Yet again, I will closely examine an appellate court review of FCC decision making with a variety of evaluative templates including the “smell test.”  Does the court buy into plausible rationales, because they comport with a deregulatory anti-government mind set, or does the court play it straight?  In Mozilla Corp. v. FCC, No. 18-1051 (D.C. Cir. Oct. 1, 2019), the court does a little bit of both.  See https://www.cadc.uscourts.gov/internet/opinions.nsf/FA43C305E2B9A35485258486004F6D0F/$file/18-1051-1808766.pdf.
            It will take me countless hours to parse through everything the court does and does not do.  In a nutshell, the court largely defers to FCC expertise and judgment using the so-called Chevron Doctrine.  This two-pronged judicial review model first considers whether applicable statutory language is ambiguous.  If no, the court must assess whether the FCC complied with clear enough statutory directions.  If yes, the court must consider whether the FCC’s chosen course of action was reasonable under the circumstances.  Because judges lack expertise in statistics, economics, electronic engineering, accounting, corporate management, finance etc. they must rely on the expertise others have, even though these experts may have ulterior motives and financial sponsors that precludes an unbiased assessment.
            The court offers a quite disappointing “punt” on the question whether the FCC lawfully relied on sponsored research and non-stop utterances by FCC Chairman Ajit Pai that network neutral regulation thwarts innovation and retards infrastructure investment.  The Chairman remarkably has isolated a single variable that he reports is the exclusive cause of declining innovation (however measured) and investment by telecommunications carriers.
The court all too willingly defers to the sponsored research that provided support for the Pai campaign.  The court dismisses countervailing research and in so doing it violated common sense.
            Consider this question: Would all the excitement and investment in fifth generation wireless upgrades decline measurably starting today had the court invalidated the Restoring Internet Freedom Order?  Of course not!  Corporations have to deal with perennial regulatory and legal uncertainty.  Additionally, there are far more impactful factors than a regulatory regime.  In the case of 5G wireless carriers HAVE to make substantial investments in both spectrum and plant, irrespective of the current political party majority at the FCC and where the arrow currently points on the continuum from regulation to unregulation.  Can you anticipate a major telecommunications carrier CEO state to Wall Street analysists and shareholders that the company will “sit on the sidelines on 5G” until the FCC gets a judicial “all clear” that “there won’t be any unconstitutional taking of property in the form of mandatory common carrier neutrality.”
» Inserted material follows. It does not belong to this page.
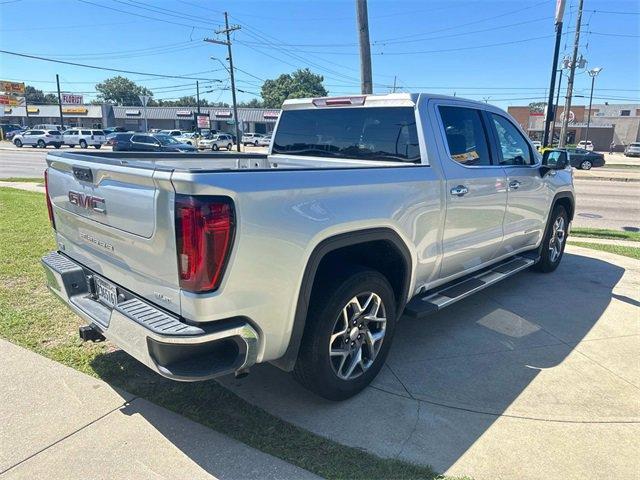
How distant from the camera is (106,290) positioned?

            I know most of the economists mentioned by the FCC and the court who “proved” or endorsed the mantra that network neutrality singularly triggered adverse consequences for telecommunications innovation and investment.  They are smart, have a great sense of humor and make great dining and drinking partners.  Notwithstanding these fine characteristics, I see the merit in “agreeing to disagree” on matters where ideology, doctrine and financial sponsorship come into play.  Suddenly these fine friends become dogmatic and doctrinal. With straight faces, they insist that fewer competitors can generate “greater” competition.  They create and enforce economic rules as unimpeachable as laws.  They reject common sense smell tests as irrational, non-empirical and foolish.
            They have won again, because lots of jurists in this day want to see the virtue in unfettered markets and constrained government.
            There’s an irony and perhaps a silver lining in the today’s court decision. The majority decision refuses to uphold the FCC’s reclassification of broadband access as an information service AND the Commission’s attempt to preempt any degree of state regulation.  The FCC cannot have its cake and eat it too. If the FCC deems a service off limits and unregulatable, it cannot turn around and require states to comply with its statutory interpretation mandating non-regulation, particularly where Congress unambiguously retained states’ right of oversight.
            Of course, we are days away from someone coming up with a clever rationale for federal preemption, because interstate and intrastate information services are seamlessly integrated and what reasonable person does not hate California?